Neil Barofsky is called the TARP cop because he is the regulator responsible for investigating the "money trail" of the TARP money: where it went, which banks got some, and what they did with it. All but about $134 billion of the original $700 billion of TARP money has been spent. The TARP money was given to banks to help them shore up their balance sheets.
It seems that one condition for receiving TARP money was proof that the banks receiving it were sound. Barofsky believes that some banks "cooked the books" to get TARP money. He is quoted as saying: "I hope we don't find a single bank that has cooked their books to try and get the money but I don't think that's going to be the case." Barofsky declined to discuss specific charges but did say that they could include securities fraud, wire fraud and false statements.

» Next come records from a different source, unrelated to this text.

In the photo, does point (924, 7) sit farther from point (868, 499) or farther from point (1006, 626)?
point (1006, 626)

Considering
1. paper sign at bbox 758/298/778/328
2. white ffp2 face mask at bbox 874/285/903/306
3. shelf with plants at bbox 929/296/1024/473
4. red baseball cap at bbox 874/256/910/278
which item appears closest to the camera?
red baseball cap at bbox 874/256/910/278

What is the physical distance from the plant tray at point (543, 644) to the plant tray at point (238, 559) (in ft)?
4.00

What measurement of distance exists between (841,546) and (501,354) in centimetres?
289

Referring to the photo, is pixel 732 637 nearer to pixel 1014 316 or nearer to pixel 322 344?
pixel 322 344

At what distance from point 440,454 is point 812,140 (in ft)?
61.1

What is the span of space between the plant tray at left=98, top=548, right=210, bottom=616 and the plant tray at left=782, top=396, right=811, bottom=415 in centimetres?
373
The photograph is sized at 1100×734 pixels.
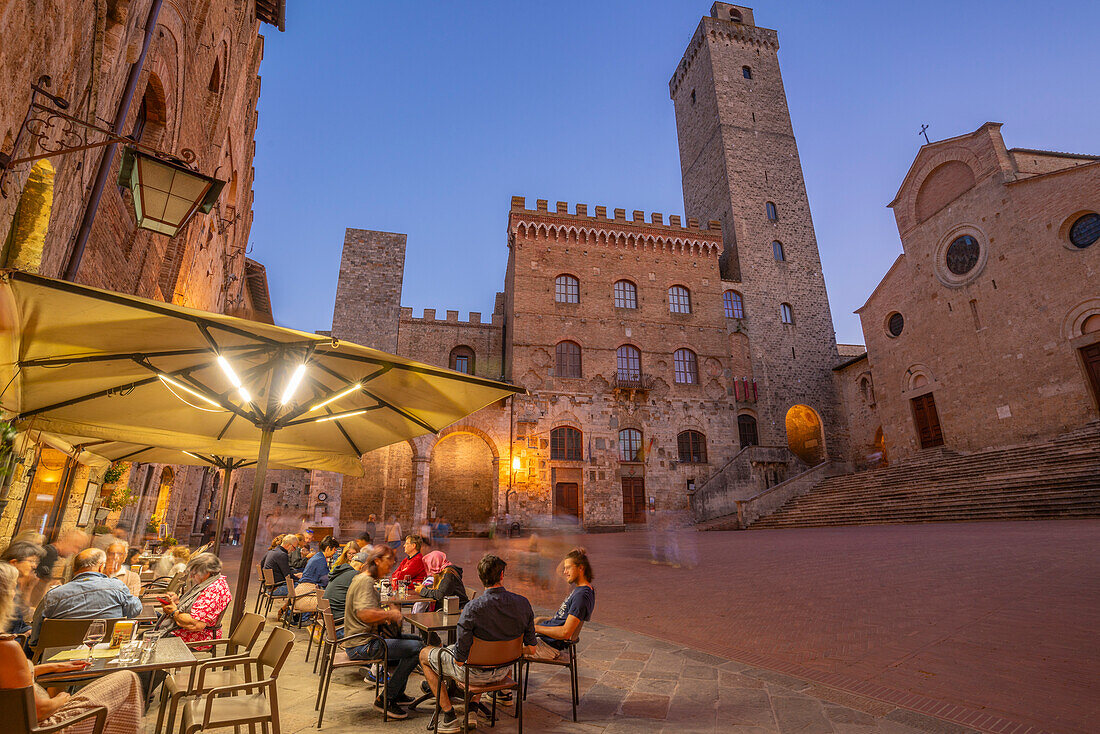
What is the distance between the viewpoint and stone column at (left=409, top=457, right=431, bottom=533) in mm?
19469

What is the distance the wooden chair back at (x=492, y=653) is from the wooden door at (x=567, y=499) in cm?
1772

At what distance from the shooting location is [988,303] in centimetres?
1823

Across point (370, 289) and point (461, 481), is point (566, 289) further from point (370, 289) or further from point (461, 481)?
point (461, 481)

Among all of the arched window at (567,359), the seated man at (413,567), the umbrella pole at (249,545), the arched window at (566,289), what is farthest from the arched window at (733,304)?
the umbrella pole at (249,545)

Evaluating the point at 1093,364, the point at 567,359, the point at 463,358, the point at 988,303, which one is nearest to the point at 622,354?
the point at 567,359

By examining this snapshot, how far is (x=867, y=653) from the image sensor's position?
4.39 meters

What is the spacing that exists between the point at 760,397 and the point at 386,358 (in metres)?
23.2

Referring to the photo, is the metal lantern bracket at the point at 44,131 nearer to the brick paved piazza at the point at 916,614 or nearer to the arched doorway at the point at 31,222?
the arched doorway at the point at 31,222

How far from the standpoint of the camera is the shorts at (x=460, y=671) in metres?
3.20

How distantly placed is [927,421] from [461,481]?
1976 centimetres

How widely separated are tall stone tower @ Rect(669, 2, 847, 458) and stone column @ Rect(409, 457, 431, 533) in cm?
1540

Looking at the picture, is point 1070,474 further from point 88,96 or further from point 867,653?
point 88,96

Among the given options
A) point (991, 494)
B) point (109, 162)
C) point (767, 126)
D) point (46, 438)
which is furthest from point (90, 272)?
point (767, 126)

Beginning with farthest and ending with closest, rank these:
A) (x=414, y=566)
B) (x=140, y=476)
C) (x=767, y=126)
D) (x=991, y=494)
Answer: (x=767, y=126), (x=991, y=494), (x=140, y=476), (x=414, y=566)
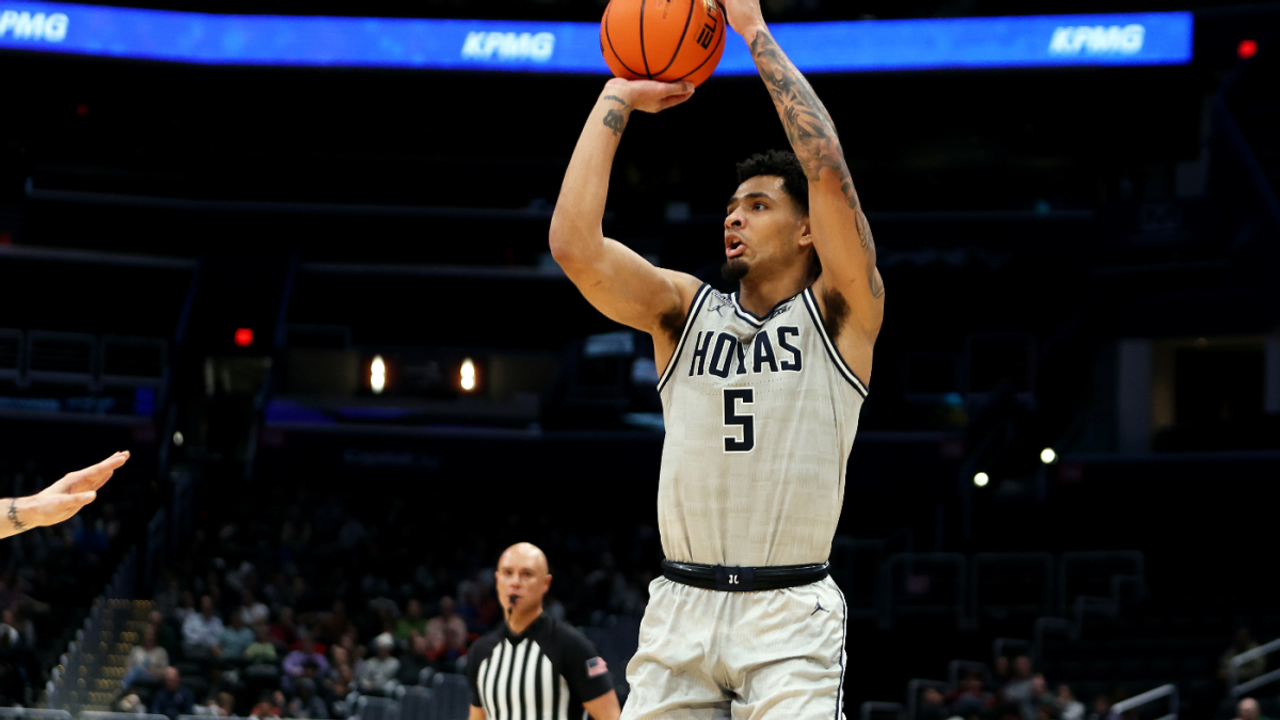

One of the key sticking points has been the pricing of "legacy" or distressed assets from banks. Barofsky went on to say, "we know that the triple-A rating (ascribed to the securities by credit rating agencies) was a sham. We could be buying securities that are backed with assets that we know were likely riddled with fraud."
He has recommended that the Treasury cease buying "legacy" assets because there could be continued fraud in pricing these securities.
Barofsky's report is due in a few weeks after a detailed analysis of what banks say they've done with the money.
Do you believe that banks "cooked their books" to get TARP money?











Reader Comments (Page 1 of 1)
4-13-2009 @ 2:49PM
william lindblad said...
Given the scandals of today believing otherwise is equal to a belief in the tooth fairy.
4-13-2009 @ 3:45PM
Iridium said...
Yes, probably the safest yes in the history of the universe.
What is great is that the TARP money has allowed banks to cook the books even further to create a bull run on thier stocks.
In the real world they lost billions but in the fantasy land of Wall Street they made billions.
4-13-2009 @ 3:57PM
JCH said...
Any valuation system that ignores the percentage of performing loans within a collateralized debt obligation would be horrendously flawed.
That is why the financial statements last fall so wildly overshot the devaluation number. Such inaccuracy is dangerous to society and cannot be tolerated.